Die Anregung kam aus der Politik, und die Stadtverwaltung ließ sich von der Idee gerne „entzünden“:
Der Earth Hour Day, zu dem Bauwerke in aller Welt symbolisch für eine Stunde in Dunkelheit gehüllt werden. Mittlerweile wird die Aktion, die es seit 2007 gibt, in über 180 Ländern rund um den ganzen Globus begangen. Allein in Deutschland beteiligen sich rund 400 Städte. Ziel ist es, gemeinsam ein Zeichen für den Umwelt- und Klimaschutz auf unserem Planeten zu setzen. Daher kommt auch der Name „Earth Hour“ - Stunde der Erde.

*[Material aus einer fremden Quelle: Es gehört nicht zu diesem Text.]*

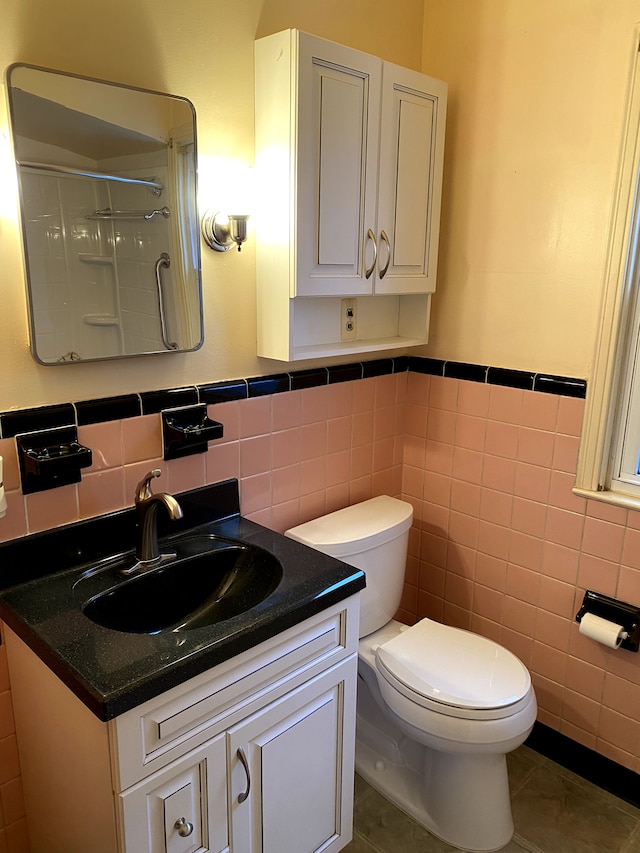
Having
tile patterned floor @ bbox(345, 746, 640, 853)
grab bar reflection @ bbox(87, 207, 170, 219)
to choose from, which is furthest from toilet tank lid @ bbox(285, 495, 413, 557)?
grab bar reflection @ bbox(87, 207, 170, 219)

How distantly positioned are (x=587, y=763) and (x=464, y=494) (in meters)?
0.89

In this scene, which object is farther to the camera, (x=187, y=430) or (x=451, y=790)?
(x=451, y=790)

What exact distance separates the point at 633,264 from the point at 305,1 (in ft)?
3.62

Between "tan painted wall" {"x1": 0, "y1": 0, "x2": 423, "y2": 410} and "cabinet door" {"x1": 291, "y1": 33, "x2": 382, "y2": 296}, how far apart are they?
162 millimetres

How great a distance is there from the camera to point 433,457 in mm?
2221

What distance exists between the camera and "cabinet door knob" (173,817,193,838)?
1176 mm

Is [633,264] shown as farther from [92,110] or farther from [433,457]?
[92,110]

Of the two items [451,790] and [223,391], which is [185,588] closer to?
[223,391]

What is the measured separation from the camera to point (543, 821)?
1.80 m

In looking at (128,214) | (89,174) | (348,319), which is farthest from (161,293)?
Result: (348,319)

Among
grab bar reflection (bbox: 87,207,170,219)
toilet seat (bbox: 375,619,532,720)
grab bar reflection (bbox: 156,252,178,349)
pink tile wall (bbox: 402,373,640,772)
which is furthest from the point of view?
pink tile wall (bbox: 402,373,640,772)

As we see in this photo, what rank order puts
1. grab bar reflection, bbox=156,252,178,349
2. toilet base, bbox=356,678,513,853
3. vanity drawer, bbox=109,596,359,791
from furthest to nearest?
toilet base, bbox=356,678,513,853, grab bar reflection, bbox=156,252,178,349, vanity drawer, bbox=109,596,359,791

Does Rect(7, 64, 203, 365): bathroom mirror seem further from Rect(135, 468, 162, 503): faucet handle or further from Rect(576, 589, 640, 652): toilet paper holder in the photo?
Rect(576, 589, 640, 652): toilet paper holder

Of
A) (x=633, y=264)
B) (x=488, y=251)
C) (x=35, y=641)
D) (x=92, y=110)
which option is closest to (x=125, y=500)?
(x=35, y=641)
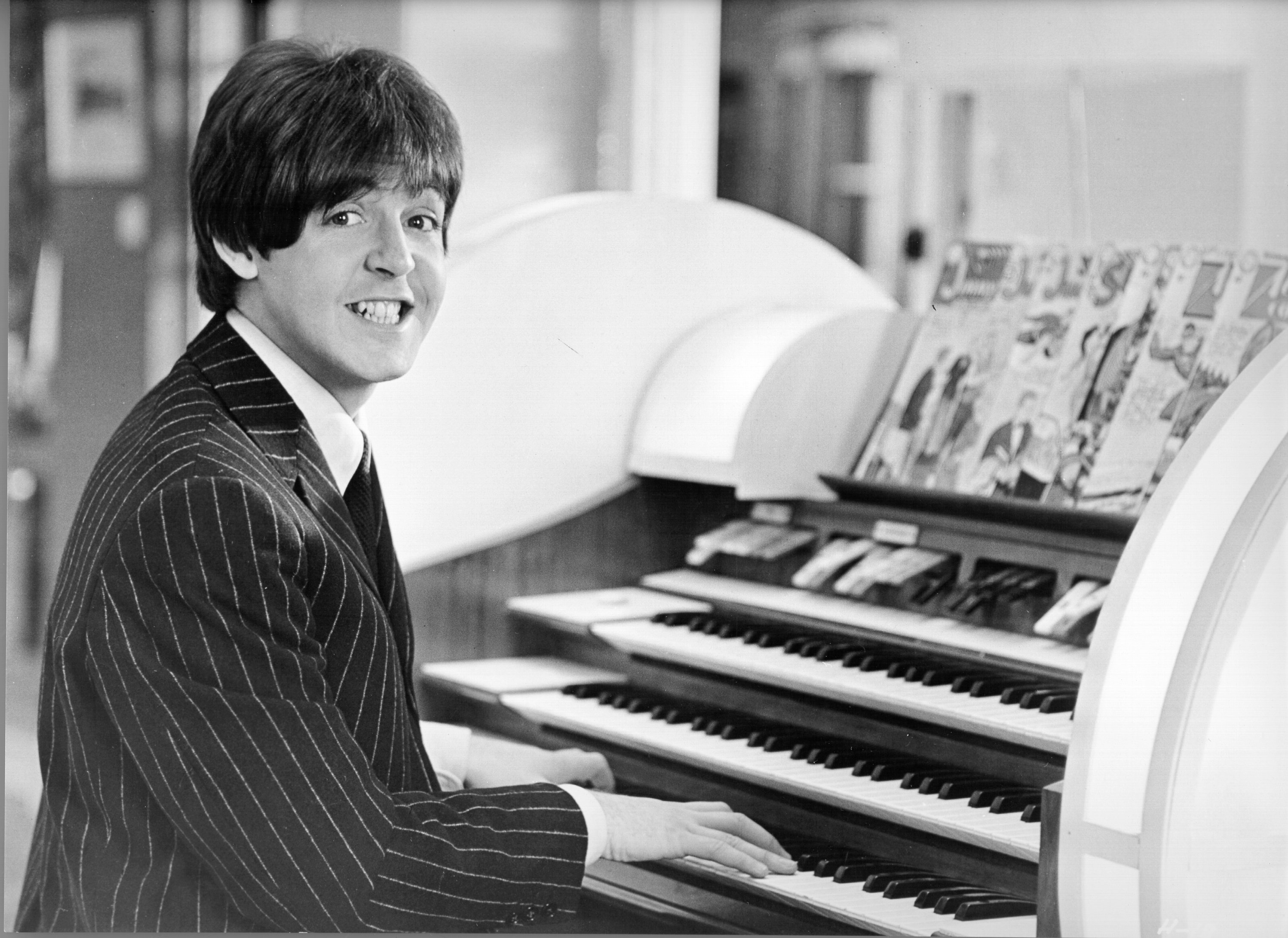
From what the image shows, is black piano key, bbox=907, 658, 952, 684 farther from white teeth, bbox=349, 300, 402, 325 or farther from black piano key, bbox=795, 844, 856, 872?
white teeth, bbox=349, 300, 402, 325

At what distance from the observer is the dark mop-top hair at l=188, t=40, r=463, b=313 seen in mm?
1575

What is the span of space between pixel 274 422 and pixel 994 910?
Answer: 2.86ft

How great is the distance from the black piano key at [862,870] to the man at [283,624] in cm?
8

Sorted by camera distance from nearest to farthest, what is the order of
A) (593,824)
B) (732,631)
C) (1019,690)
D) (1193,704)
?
(1193,704), (593,824), (1019,690), (732,631)

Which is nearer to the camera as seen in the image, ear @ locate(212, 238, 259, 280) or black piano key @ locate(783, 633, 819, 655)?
ear @ locate(212, 238, 259, 280)

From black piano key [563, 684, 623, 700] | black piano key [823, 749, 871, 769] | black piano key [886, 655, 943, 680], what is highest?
black piano key [886, 655, 943, 680]

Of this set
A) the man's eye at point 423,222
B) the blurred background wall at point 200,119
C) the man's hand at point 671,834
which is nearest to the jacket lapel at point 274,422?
the man's eye at point 423,222

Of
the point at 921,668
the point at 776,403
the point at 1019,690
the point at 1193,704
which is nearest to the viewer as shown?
the point at 1193,704

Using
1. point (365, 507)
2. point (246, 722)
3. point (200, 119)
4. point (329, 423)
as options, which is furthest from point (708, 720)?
point (200, 119)

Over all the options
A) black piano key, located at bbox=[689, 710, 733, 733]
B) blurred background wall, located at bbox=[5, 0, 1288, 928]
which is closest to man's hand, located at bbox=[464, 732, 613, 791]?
black piano key, located at bbox=[689, 710, 733, 733]

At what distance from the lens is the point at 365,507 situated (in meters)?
1.79

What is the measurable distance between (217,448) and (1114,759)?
856mm

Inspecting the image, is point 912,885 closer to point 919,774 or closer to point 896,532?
point 919,774

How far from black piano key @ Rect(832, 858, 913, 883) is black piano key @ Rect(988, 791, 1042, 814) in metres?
0.12
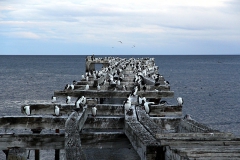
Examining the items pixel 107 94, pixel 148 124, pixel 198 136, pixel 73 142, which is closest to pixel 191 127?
pixel 148 124

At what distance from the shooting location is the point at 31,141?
33.3ft

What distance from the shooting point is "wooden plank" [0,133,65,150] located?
32.9 ft

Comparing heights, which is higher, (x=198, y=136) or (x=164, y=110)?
(x=198, y=136)

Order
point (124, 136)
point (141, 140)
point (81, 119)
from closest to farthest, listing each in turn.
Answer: point (141, 140) → point (124, 136) → point (81, 119)

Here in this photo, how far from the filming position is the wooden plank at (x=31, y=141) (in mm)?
10031

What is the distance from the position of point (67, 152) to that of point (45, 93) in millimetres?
51207

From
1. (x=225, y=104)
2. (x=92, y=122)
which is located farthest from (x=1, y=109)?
(x=92, y=122)

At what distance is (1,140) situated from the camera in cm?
1004

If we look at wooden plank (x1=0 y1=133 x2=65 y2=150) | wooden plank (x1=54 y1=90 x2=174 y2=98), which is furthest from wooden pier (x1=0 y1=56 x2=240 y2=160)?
wooden plank (x1=54 y1=90 x2=174 y2=98)

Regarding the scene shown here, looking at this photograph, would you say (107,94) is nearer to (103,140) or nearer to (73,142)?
(103,140)

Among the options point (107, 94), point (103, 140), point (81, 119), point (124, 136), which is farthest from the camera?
point (107, 94)

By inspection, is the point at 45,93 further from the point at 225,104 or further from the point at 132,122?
the point at 132,122

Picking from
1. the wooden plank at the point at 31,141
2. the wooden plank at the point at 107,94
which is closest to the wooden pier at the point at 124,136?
the wooden plank at the point at 31,141

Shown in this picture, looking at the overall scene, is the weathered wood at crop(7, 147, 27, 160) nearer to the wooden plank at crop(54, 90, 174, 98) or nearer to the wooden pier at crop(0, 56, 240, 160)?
the wooden pier at crop(0, 56, 240, 160)
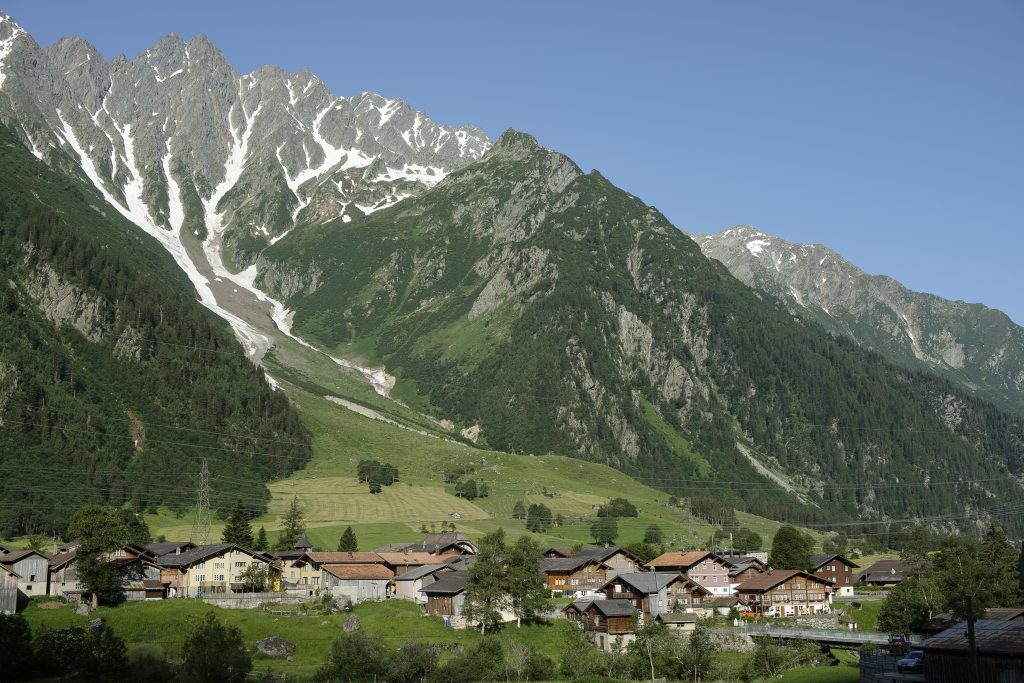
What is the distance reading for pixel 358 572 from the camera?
478ft

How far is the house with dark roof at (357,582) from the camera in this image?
143 meters

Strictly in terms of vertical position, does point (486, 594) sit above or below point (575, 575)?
above

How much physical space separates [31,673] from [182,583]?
5294cm

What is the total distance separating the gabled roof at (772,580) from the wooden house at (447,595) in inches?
1571

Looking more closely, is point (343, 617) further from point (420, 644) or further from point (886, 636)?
point (886, 636)

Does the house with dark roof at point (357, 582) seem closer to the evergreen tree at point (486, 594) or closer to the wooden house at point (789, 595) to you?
the evergreen tree at point (486, 594)

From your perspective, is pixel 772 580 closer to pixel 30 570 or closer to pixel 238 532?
pixel 238 532

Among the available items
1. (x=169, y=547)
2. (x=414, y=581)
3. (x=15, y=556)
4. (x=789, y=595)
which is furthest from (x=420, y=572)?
(x=15, y=556)

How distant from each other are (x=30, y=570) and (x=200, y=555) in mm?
22618

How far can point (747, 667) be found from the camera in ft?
346

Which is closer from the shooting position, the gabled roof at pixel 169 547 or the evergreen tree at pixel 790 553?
the gabled roof at pixel 169 547

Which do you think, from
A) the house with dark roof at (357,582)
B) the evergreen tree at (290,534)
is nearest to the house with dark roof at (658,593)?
the house with dark roof at (357,582)

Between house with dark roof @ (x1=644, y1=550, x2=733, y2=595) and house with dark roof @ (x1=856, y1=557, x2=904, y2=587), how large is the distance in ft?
92.1

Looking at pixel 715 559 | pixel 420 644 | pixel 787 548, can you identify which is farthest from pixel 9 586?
pixel 787 548
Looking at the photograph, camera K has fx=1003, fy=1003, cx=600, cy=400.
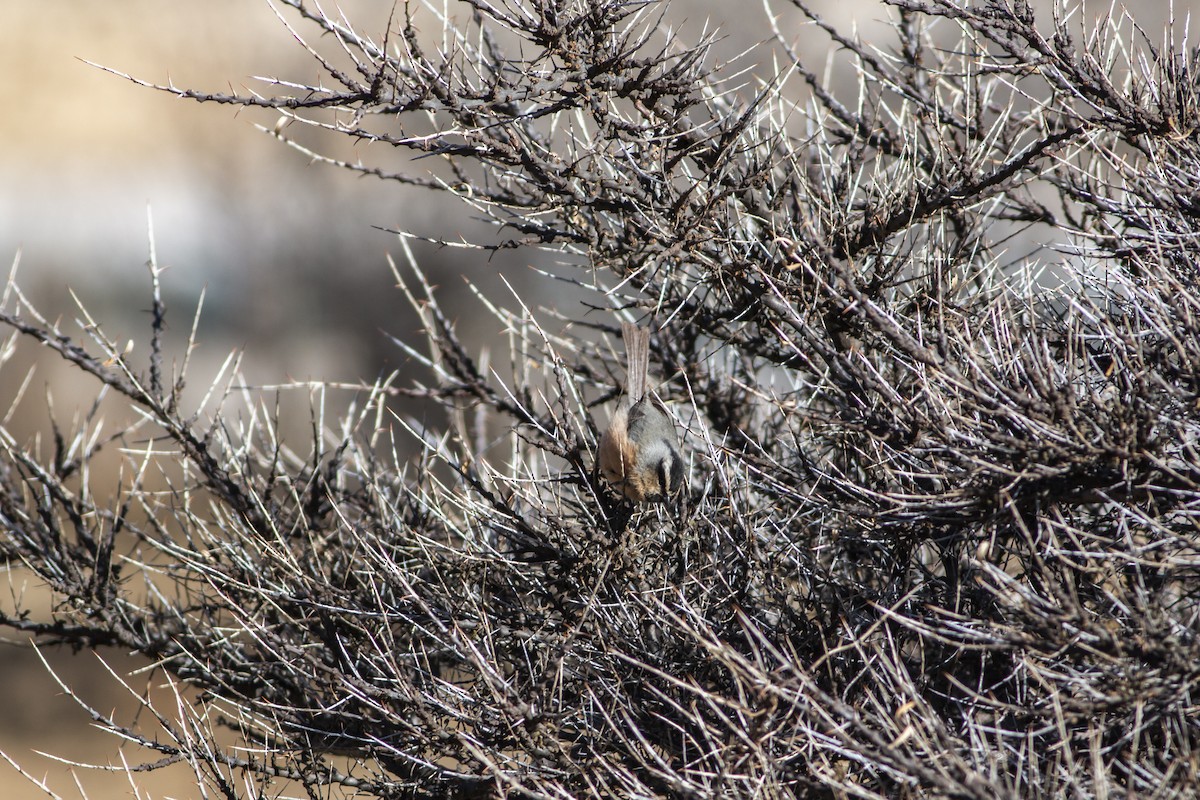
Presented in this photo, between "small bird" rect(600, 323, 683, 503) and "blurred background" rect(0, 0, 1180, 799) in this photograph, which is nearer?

Am 26. März werden dafür von 20.30 Uhr bis 21.30 die Lichter ausgeschaltet. In Ochtrup beteiligen sich verschiedene Gruppen und Einrichtungen, wie etwa auch die Kirchengemeinden, an der Aktion. Und so hüllt auch die Stadtverwaltung ihre öffentlichen Gebäude für eine Stunde in Dunkelheit.
„Viele nächtliche Lichter haben wir ohnehin nicht“, erklärt Bürgermeisterin Christa Lenderich. Aber neben einigen Verwaltungsgebäuden soll unter anderem die Beleuchtung der Lambertikirche, die von den Stadtwerken geschaltet wird, an diesem Abend in gemeinschaftlicher Aktion mit der Kirchengemeinde St. Lambertus während der „Earth hour“ eine symbolische Pause einlegen.

„Die Earth Hour zeigt, wie Menschen gemeinsam auf der ganzen Welt für den Erhalt des Planeten kämpfen. Jede/r kann sich mit dem symbolischen Lichtausschalten in den eigenen vier Wänden beteiligen“, so die Beteiligten der gemeinsamen Aktion.